Can you update the lines below so that "detector" becomes "scanner" everywhere, with nothing else changed and the pictures left out?

----

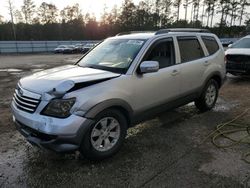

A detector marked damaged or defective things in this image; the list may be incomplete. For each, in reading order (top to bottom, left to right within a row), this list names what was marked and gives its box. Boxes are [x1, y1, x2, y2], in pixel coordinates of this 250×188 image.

damaged vehicle [11, 28, 227, 160]
damaged vehicle [226, 35, 250, 75]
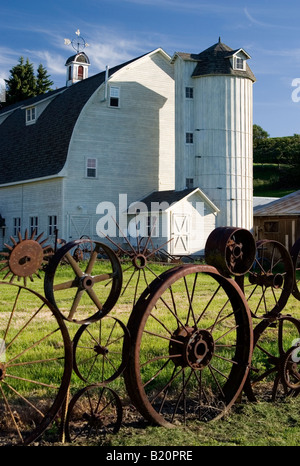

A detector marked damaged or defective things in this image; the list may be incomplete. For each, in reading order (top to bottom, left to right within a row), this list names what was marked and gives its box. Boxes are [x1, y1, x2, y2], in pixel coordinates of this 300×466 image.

rusty wagon wheel [43, 240, 122, 324]
small rusty wheel [43, 240, 123, 324]
large rusty wheel [43, 240, 123, 324]
rusted metal [205, 227, 256, 276]
small rusty wheel [234, 238, 292, 318]
rusty wagon wheel [234, 240, 292, 320]
large rusty wheel [234, 240, 292, 320]
rusty wagon wheel [0, 280, 72, 444]
large rusty wheel [0, 280, 72, 444]
small rusty wheel [0, 280, 72, 444]
small rusty wheel [72, 314, 130, 384]
rusty wagon wheel [72, 314, 130, 384]
large rusty wheel [72, 314, 130, 384]
rusty wagon wheel [124, 264, 253, 428]
large rusty wheel [124, 264, 253, 428]
small rusty wheel [124, 264, 253, 428]
rusty wagon wheel [245, 314, 300, 400]
small rusty wheel [245, 316, 300, 400]
large rusty wheel [245, 316, 300, 400]
small rusty wheel [65, 382, 122, 444]
rusty wagon wheel [65, 384, 122, 442]
large rusty wheel [65, 382, 122, 444]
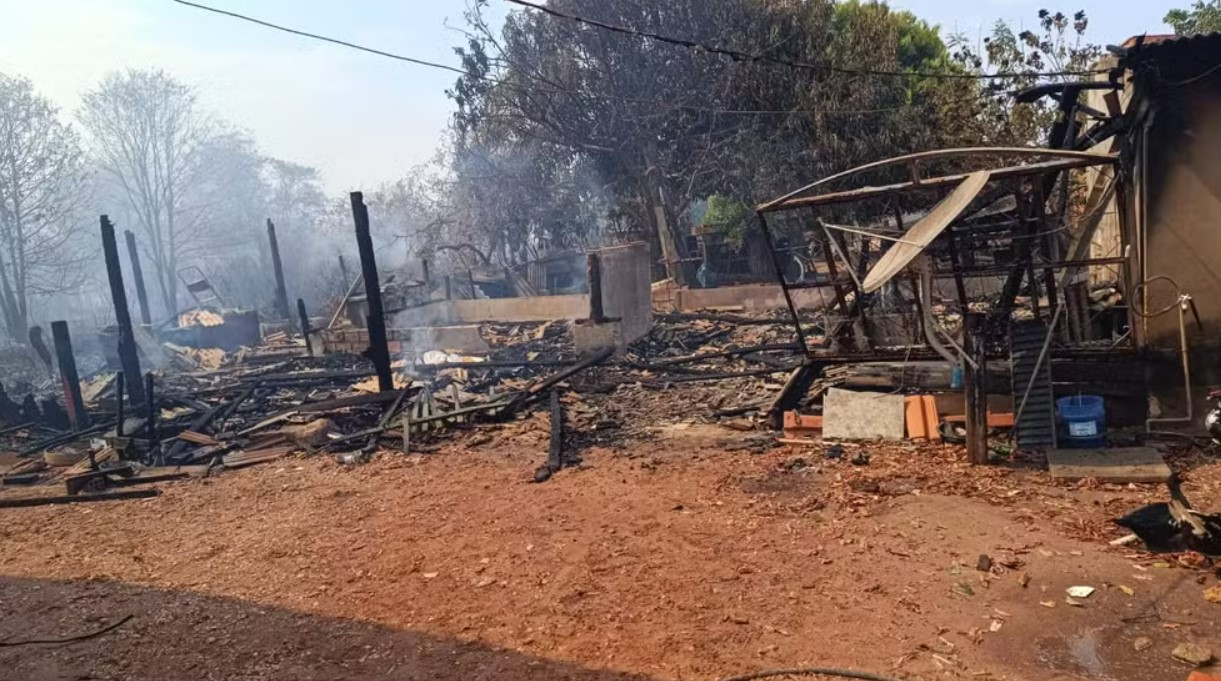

----

Result of this exercise:
A scanner marked damaged or defective things in this image; the list may be incomplete. For each, in reading order (top to bottom, left to right within a row), this list names what was marked and gives its box. Boxes are [x1, y1, x2, y2], in pixel coordinates of this 250×188 image.

damaged vehicle [11, 28, 227, 160]
damaged vehicle [226, 35, 250, 75]

A scanner marked damaged or defective things in this image; the list may be incomplete. For each, in reading order (top to bottom, left to right within a row), this list names what was marked and gives its box. Boxes are [x1, y1, x2, y2], in pixel coordinates of this 300×466 image.

rusty wagon wheel [43, 240, 122, 324]
small rusty wheel [43, 240, 123, 324]
large rusty wheel [43, 240, 123, 324]
rusted metal [205, 227, 256, 276]
small rusty wheel [234, 238, 292, 318]
rusty wagon wheel [234, 240, 292, 320]
large rusty wheel [234, 240, 292, 320]
rusty wagon wheel [0, 280, 72, 444]
large rusty wheel [0, 280, 72, 444]
small rusty wheel [0, 280, 72, 444]
small rusty wheel [72, 314, 130, 384]
rusty wagon wheel [72, 314, 130, 384]
large rusty wheel [72, 314, 130, 384]
rusty wagon wheel [124, 264, 253, 428]
large rusty wheel [124, 264, 253, 428]
small rusty wheel [124, 264, 253, 428]
rusty wagon wheel [245, 314, 300, 400]
small rusty wheel [245, 316, 300, 400]
large rusty wheel [245, 316, 300, 400]
small rusty wheel [65, 382, 122, 444]
rusty wagon wheel [65, 384, 122, 442]
large rusty wheel [65, 382, 122, 444]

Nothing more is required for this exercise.